Derek Jukes’ fracture, discovered after he was admitted to Stafford Hospital in December 2013, was an old injury to his right hip, orthopaedic surgeon Vinod Kathuria told Cannock Coroner’s Court yesterday. But Mr Kathuria was unable to say when the 87-year-old had sustained it.
“These fractures, when they occur, can be undisplaced crack fractures,” he said. “Sometimes patients can walk on them for days or weeks before they become apparent. But this fracture was completely displaced when I saw him in December.”
Mr Jukes, who was admitted to hospital for shortness of breath and ankle and leg pain, had been healthy for most of his life. He had run more than 30 marathons, son Stephen Jukes told the inquest, and was walking his dog for two or three hours a day well into his 80s.
But he suffered a number of medical conditions in his later years, including stroke, heart disease and cellulitis.
He had suffered a severe fall at home in 2011, the inquest heard, and a further fall in June 2013 while at Good Hope Hospital in Sutton Coldfield.

Exercise
Can you reproduce the inquest report word for word from "Mr Jukes, who" to "into his 80s."?

Spatial grounding data
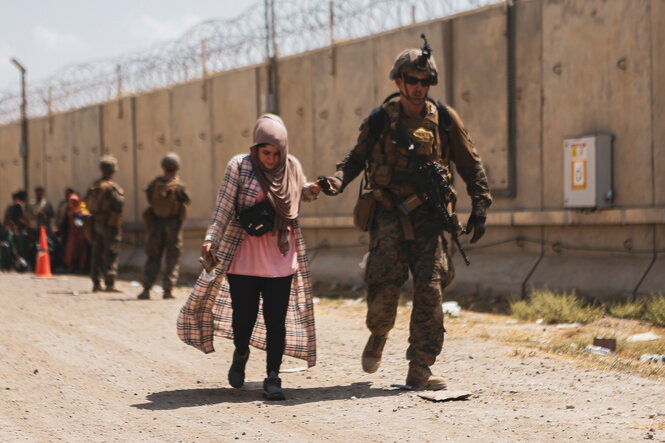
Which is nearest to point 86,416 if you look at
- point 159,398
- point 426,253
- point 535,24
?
point 159,398

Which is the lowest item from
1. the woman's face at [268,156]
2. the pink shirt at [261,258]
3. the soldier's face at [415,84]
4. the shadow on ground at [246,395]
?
the shadow on ground at [246,395]

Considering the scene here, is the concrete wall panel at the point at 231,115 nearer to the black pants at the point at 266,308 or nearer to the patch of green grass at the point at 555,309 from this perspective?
the patch of green grass at the point at 555,309

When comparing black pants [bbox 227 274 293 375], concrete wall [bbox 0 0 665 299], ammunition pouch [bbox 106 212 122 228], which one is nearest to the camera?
black pants [bbox 227 274 293 375]

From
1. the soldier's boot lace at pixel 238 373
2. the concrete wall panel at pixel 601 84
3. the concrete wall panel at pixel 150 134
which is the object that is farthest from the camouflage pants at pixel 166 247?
the soldier's boot lace at pixel 238 373

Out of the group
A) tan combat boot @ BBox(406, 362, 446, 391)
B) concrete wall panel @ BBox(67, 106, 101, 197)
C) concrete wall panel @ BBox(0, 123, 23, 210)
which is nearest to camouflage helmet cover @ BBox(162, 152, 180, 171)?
tan combat boot @ BBox(406, 362, 446, 391)

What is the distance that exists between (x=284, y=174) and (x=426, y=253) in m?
0.99

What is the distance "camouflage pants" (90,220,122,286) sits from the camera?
44.0 feet

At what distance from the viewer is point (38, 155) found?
24078 mm

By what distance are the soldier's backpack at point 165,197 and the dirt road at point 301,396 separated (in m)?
3.23

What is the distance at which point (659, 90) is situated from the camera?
9.71 metres

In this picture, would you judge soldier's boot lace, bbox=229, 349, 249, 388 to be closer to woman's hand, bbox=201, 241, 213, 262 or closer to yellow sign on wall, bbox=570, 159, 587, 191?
woman's hand, bbox=201, 241, 213, 262

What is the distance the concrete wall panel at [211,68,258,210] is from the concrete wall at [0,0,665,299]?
0.08m

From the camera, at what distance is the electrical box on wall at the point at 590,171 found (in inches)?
400

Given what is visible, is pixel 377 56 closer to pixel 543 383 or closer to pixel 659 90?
pixel 659 90
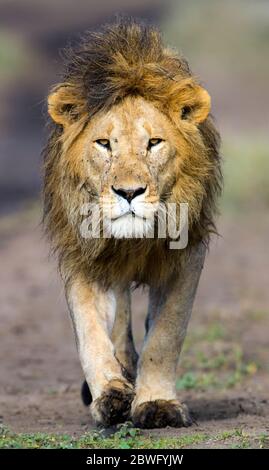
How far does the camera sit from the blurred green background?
17391 mm

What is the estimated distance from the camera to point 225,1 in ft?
112

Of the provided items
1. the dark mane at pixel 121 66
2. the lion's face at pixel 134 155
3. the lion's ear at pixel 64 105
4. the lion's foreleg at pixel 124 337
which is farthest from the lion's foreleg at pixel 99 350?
the dark mane at pixel 121 66

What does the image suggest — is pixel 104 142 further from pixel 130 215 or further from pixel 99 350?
pixel 99 350

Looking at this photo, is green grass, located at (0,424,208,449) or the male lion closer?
green grass, located at (0,424,208,449)

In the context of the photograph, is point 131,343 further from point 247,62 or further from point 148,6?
point 148,6

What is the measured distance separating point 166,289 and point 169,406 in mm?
622

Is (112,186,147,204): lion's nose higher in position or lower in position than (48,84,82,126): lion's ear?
lower

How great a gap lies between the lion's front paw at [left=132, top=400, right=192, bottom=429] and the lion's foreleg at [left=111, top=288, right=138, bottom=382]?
603 millimetres

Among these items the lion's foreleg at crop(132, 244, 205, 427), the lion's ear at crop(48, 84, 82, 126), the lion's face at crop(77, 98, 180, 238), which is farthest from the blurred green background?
the lion's face at crop(77, 98, 180, 238)

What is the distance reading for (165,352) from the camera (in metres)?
6.79

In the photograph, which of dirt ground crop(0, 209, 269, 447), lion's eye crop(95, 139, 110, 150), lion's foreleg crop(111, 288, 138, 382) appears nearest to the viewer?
lion's eye crop(95, 139, 110, 150)

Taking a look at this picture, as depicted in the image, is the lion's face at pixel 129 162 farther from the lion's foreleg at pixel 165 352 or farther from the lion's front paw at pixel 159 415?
the lion's front paw at pixel 159 415

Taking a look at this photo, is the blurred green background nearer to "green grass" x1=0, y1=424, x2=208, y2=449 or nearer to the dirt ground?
the dirt ground
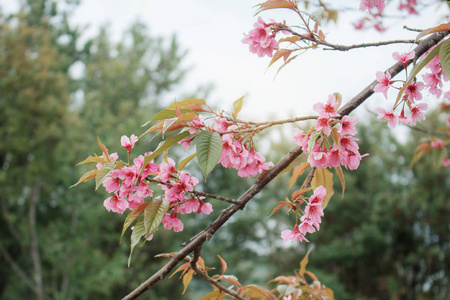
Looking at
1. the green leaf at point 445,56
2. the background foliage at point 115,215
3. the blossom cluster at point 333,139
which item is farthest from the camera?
the background foliage at point 115,215

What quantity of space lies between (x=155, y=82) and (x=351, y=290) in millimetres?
7899

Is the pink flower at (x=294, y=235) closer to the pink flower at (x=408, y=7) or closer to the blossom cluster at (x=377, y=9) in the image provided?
the blossom cluster at (x=377, y=9)

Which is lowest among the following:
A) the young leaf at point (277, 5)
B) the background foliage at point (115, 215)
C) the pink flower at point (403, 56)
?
the background foliage at point (115, 215)

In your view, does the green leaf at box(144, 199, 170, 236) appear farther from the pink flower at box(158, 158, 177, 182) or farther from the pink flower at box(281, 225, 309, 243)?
the pink flower at box(281, 225, 309, 243)

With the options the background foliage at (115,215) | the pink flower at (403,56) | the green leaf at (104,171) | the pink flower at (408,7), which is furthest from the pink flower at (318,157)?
the background foliage at (115,215)

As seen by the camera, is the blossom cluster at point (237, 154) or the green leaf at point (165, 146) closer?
the green leaf at point (165, 146)

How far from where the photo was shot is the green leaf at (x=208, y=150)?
0.58m

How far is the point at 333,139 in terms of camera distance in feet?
2.00

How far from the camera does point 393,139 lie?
8.50m

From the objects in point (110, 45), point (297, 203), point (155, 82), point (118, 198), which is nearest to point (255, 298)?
point (297, 203)

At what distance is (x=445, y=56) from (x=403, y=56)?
0.19 m

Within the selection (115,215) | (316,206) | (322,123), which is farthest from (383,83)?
(115,215)

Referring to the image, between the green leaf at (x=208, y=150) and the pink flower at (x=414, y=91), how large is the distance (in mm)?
392

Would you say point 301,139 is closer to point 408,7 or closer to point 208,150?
point 208,150
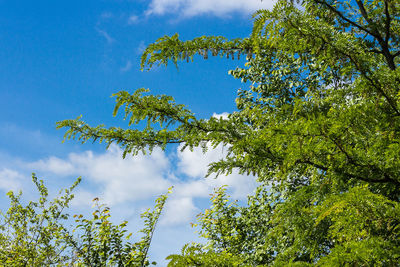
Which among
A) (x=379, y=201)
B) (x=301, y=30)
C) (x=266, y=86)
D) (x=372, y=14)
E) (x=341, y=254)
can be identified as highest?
(x=266, y=86)

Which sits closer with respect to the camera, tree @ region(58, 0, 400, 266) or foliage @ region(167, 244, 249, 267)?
tree @ region(58, 0, 400, 266)

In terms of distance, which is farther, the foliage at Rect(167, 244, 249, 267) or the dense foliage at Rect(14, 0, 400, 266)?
the foliage at Rect(167, 244, 249, 267)

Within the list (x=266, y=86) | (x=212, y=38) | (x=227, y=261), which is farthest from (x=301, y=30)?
(x=266, y=86)

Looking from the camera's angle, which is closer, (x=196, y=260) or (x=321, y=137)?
(x=321, y=137)

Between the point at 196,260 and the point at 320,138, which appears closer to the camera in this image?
the point at 320,138

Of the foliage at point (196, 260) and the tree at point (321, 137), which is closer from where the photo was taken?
the tree at point (321, 137)

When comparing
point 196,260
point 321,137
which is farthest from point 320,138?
point 196,260

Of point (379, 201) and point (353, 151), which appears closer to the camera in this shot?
point (379, 201)

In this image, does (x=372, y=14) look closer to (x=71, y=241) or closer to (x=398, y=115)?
(x=398, y=115)

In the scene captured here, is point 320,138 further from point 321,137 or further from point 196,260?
point 196,260

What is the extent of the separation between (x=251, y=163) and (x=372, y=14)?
11.3ft

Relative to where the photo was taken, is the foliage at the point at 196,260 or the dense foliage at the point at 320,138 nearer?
the dense foliage at the point at 320,138

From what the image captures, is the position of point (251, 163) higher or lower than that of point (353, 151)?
higher

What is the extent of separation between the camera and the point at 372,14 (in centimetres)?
570
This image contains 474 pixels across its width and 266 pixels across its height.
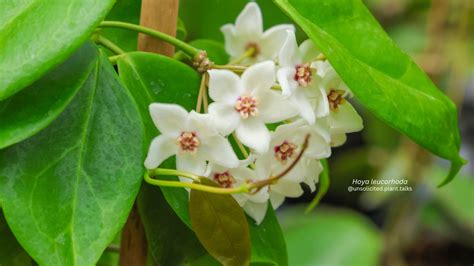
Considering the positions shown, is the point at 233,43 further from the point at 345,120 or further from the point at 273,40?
the point at 345,120

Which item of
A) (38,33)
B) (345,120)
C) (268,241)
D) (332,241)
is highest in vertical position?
(38,33)

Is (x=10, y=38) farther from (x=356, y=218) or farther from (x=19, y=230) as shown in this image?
(x=356, y=218)

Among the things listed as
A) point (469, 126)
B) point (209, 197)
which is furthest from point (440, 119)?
point (469, 126)

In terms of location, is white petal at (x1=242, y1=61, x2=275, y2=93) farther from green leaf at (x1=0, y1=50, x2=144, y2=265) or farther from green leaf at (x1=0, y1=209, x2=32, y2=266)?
green leaf at (x1=0, y1=209, x2=32, y2=266)

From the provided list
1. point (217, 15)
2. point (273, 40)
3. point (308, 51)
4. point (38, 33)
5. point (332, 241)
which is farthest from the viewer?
point (332, 241)

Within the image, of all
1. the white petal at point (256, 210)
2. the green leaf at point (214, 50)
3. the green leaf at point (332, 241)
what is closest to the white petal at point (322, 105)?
the white petal at point (256, 210)

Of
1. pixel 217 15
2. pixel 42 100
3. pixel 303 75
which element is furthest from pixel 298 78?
pixel 217 15

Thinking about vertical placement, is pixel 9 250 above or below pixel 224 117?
below
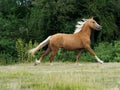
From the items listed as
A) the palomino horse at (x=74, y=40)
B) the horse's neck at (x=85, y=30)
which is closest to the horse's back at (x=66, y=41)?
the palomino horse at (x=74, y=40)

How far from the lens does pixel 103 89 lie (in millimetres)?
6918

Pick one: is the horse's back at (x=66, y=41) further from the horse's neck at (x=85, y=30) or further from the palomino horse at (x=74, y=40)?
the horse's neck at (x=85, y=30)

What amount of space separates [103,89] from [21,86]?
1447mm

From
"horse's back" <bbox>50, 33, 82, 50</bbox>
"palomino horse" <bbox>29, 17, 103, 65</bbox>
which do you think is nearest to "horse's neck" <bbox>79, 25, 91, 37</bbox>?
"palomino horse" <bbox>29, 17, 103, 65</bbox>

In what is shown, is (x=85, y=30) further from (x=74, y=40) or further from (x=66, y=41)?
(x=66, y=41)

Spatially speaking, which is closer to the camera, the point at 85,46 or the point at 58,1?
the point at 85,46

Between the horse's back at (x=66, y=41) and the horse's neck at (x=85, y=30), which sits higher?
the horse's neck at (x=85, y=30)

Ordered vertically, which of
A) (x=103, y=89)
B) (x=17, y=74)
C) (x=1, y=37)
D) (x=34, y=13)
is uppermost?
(x=103, y=89)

Reply
Mr Jukes, who was admitted to hospital for shortness of breath and ankle and leg pain, had been healthy for most of his life. He had run more than 30 marathons, son Stephen Jukes told the inquest, and was walking his dog for two or three hours a day well into his 80s.